Given task — Reproduce word for word the part of the entries that opens with the line containing "How widely are the" and closes with the end of the entries, and leave the pictures out.

[Image-linked spatial questions]
[Begin]

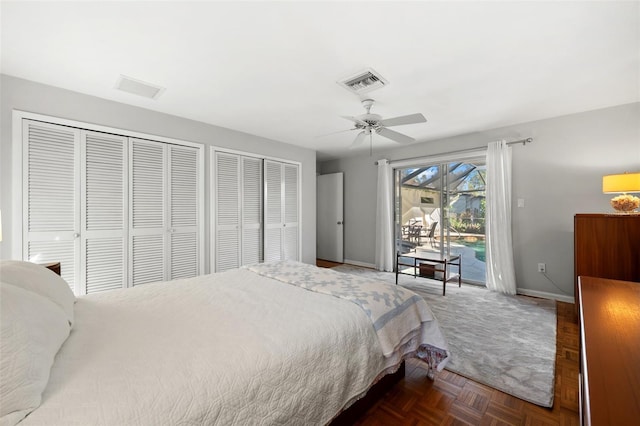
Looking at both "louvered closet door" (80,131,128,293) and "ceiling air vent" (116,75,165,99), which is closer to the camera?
"ceiling air vent" (116,75,165,99)

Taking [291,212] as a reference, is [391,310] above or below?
below

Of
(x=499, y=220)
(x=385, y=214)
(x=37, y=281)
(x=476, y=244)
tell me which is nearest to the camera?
(x=37, y=281)

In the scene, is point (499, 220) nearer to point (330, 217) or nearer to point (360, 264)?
point (360, 264)

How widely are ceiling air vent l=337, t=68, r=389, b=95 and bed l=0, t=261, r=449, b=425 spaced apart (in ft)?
5.86

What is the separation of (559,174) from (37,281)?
512cm

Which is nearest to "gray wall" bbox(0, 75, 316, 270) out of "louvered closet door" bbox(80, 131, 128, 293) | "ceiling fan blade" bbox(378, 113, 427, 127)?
"louvered closet door" bbox(80, 131, 128, 293)

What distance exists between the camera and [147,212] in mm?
3227

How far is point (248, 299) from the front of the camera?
1756 millimetres

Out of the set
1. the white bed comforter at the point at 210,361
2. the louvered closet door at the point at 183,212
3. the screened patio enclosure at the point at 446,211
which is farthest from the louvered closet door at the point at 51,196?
the screened patio enclosure at the point at 446,211

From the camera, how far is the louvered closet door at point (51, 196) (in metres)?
2.54

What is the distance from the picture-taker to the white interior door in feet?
19.9

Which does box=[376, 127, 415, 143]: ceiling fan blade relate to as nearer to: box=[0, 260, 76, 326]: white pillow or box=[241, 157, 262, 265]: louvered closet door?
box=[241, 157, 262, 265]: louvered closet door

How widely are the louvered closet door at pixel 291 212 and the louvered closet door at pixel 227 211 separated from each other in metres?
0.91

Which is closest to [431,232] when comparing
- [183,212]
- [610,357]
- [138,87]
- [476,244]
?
[476,244]
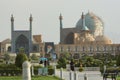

[End]

Full answer —
How widely are the louvered closet door at pixel 291 212 and the louvered closet door at pixel 227 211 separated from each other in metres?
0.91

Which is closest to [431,232] when comparing
- [183,212]
- [610,357]
- [138,87]
- [476,244]
?
[476,244]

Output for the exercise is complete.